--- What to work on ---
Return the text lines of the items below without any changes, leaving the pictures out of your answer.

Records from a data source:

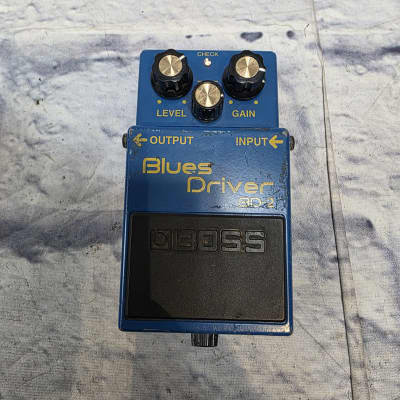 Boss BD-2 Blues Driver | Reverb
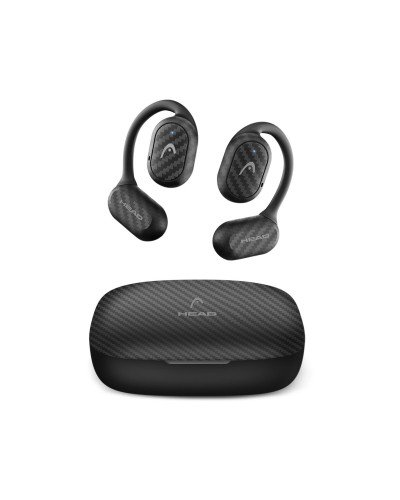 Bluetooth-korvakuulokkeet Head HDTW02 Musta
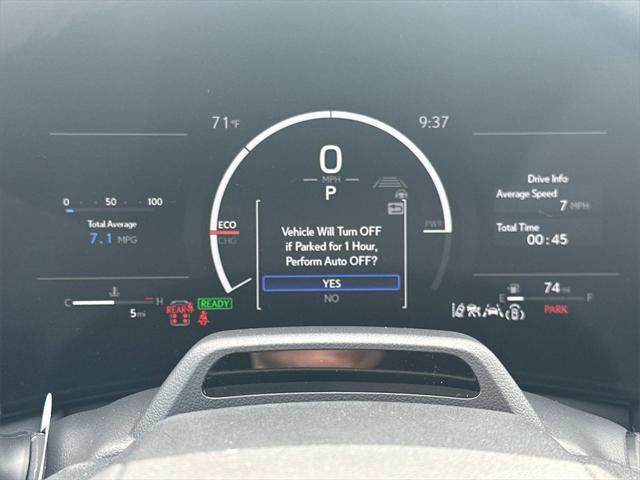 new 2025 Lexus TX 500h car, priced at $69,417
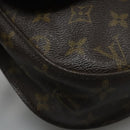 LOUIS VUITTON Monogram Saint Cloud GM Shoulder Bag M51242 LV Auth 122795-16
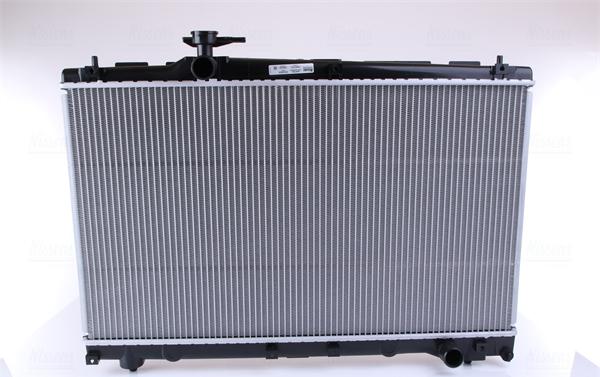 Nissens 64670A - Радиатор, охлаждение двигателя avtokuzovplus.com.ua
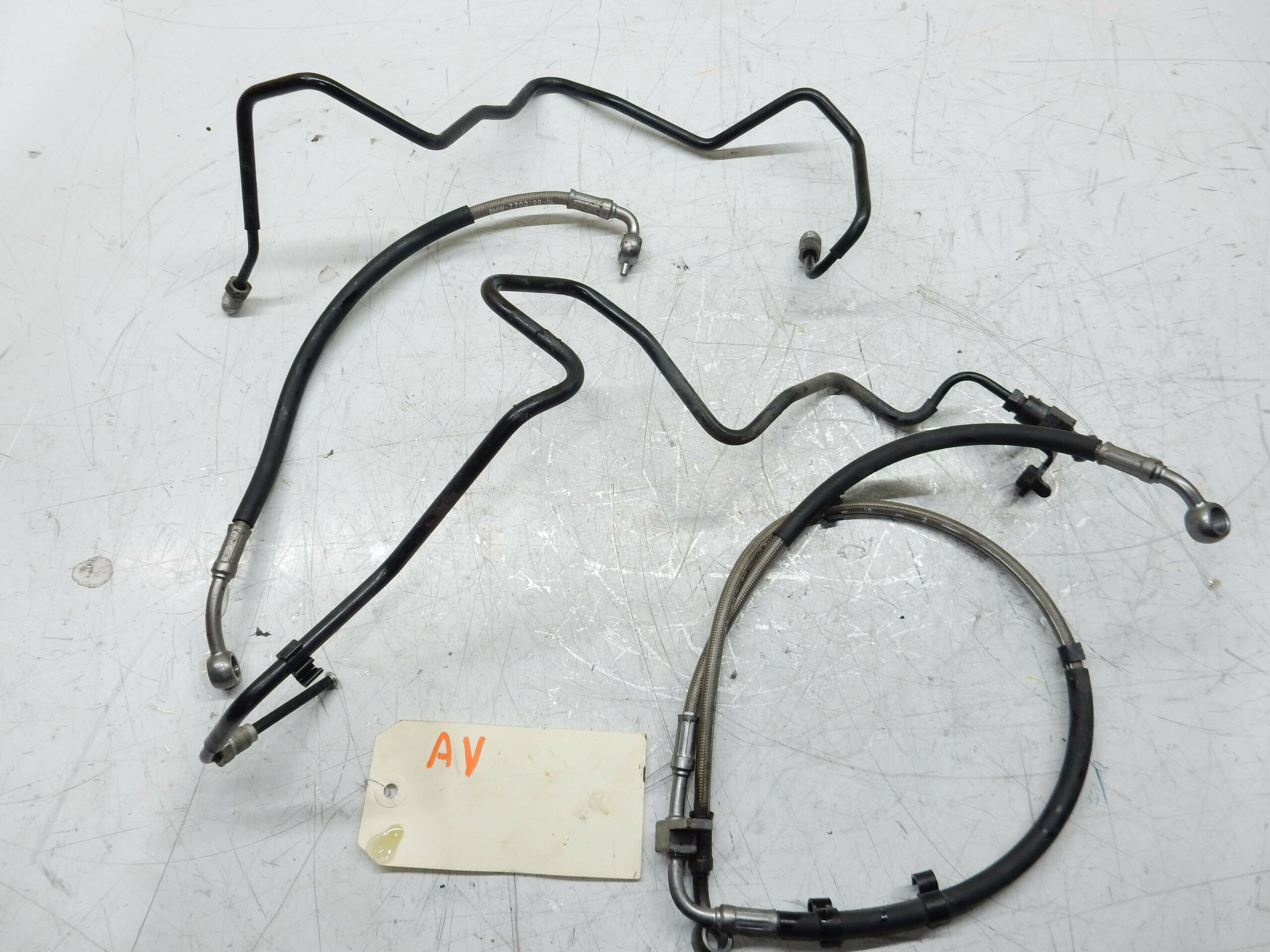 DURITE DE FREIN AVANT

--- Answer to this problem ---
 Boss BD-2 Blues Driver | Reverb
 Bluetooth-korvakuulokkeet Head HDTW02 Musta
 new 2025 Lexus TX 500h car, priced at $69,417
 LOUIS VUITTON Monogram Saint Cloud GM Shoulder Bag M51242 LV Auth 122795-16
 Nissens 64670A - Радиатор, охлаждение двигателя avtokuzovplus.com.ua
 DURITE DE FREIN AVANT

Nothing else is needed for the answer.